Phys. Rev. X 6, 031001 (2016)

Credit: HTTP://CREATIVECOMMONS.ORG/LICENSES/BY/3.0/

Optogenetics and lithography has been used to create concentric ring-like patterns of cells that act as optically controlled natural oscillators for electrical waves. A team of scientists from Harvard University and the Howard Hughes Medical Institute engineered a human embryonic kidney (HEK) cell line with four transgenic components — an inward rectifier potassium channel (Kir2.1), a voltage-gated sodium channel (Nav1.5), a blue light-activated channelrhodopsin (CheRiff) and a red light-excited fluorescent voltage indicator (QuasAr2).
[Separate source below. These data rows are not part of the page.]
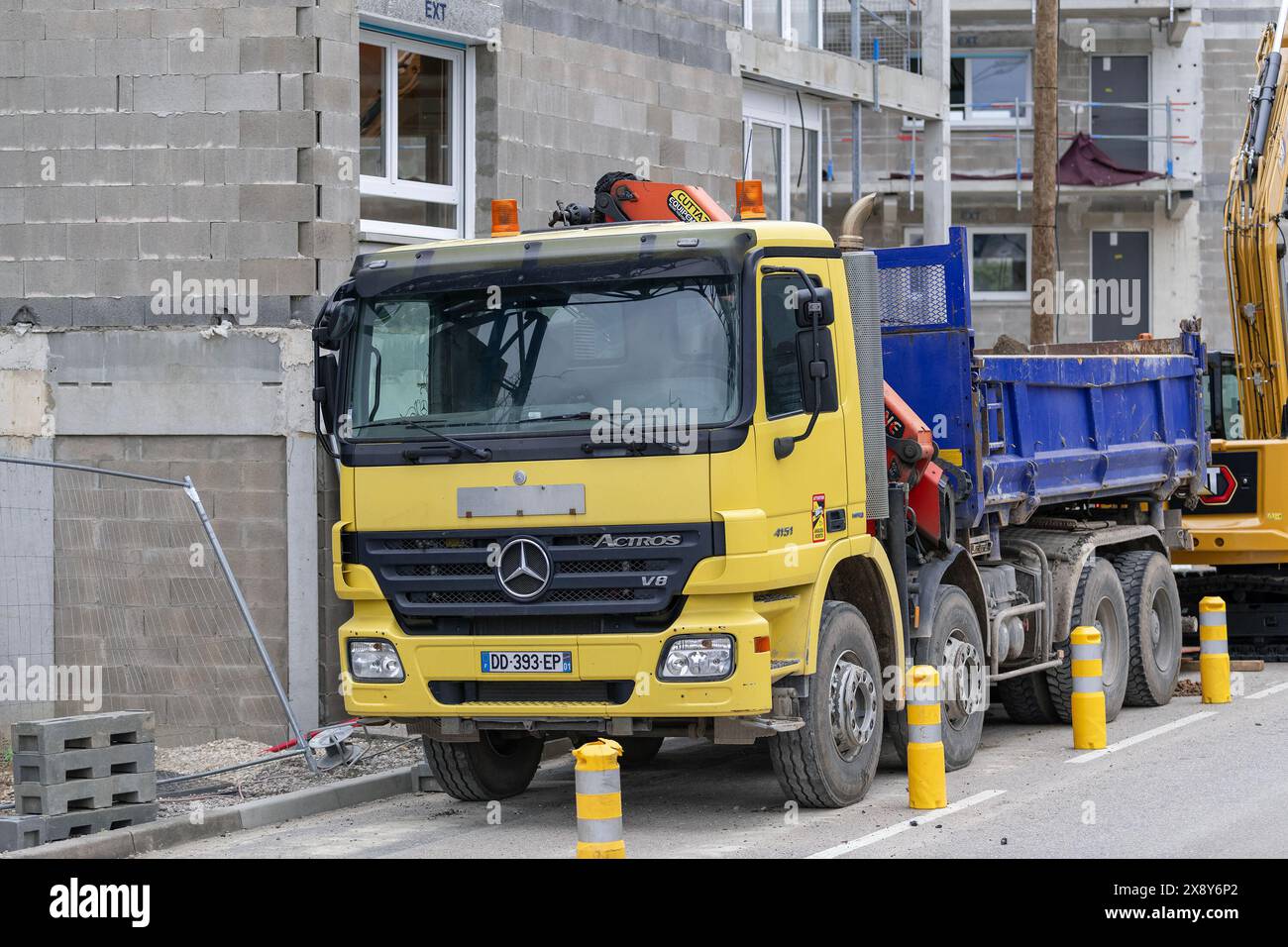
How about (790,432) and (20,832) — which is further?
(790,432)

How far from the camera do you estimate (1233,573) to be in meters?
16.8

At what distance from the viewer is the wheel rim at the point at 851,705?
32.3ft

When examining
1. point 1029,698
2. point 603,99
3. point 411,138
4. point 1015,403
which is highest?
point 603,99

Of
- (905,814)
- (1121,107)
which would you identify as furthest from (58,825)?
(1121,107)

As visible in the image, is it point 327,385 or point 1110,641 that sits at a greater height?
point 327,385

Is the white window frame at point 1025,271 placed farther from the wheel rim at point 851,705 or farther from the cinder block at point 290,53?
the wheel rim at point 851,705

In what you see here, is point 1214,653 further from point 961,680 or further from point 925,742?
point 925,742

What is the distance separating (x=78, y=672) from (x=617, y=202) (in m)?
5.31

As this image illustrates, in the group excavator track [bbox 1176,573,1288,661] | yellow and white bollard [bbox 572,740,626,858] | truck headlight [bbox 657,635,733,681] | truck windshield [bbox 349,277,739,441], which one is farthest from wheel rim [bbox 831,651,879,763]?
excavator track [bbox 1176,573,1288,661]

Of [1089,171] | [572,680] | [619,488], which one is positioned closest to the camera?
[619,488]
On stimulation with blue light, unidirectional electrical waves are excited in rings of 2, 3 or 4 mm diameter that were created by using soft lithography to encourage cell growth in annular patterns. These waves serve as a topological bit of information with data stored in the direction of electrical circulation. Importantly, the wave can be stopped or the direction reversed by illumination with a bar of light crossing the ring. Tests with oscillations in concentric rings indicate that these cellular ring oscillators will run stably in excess of 2 hours, and that the oscillation frequency drifts by less than 5 Hz from a value of around 2.3 Hz.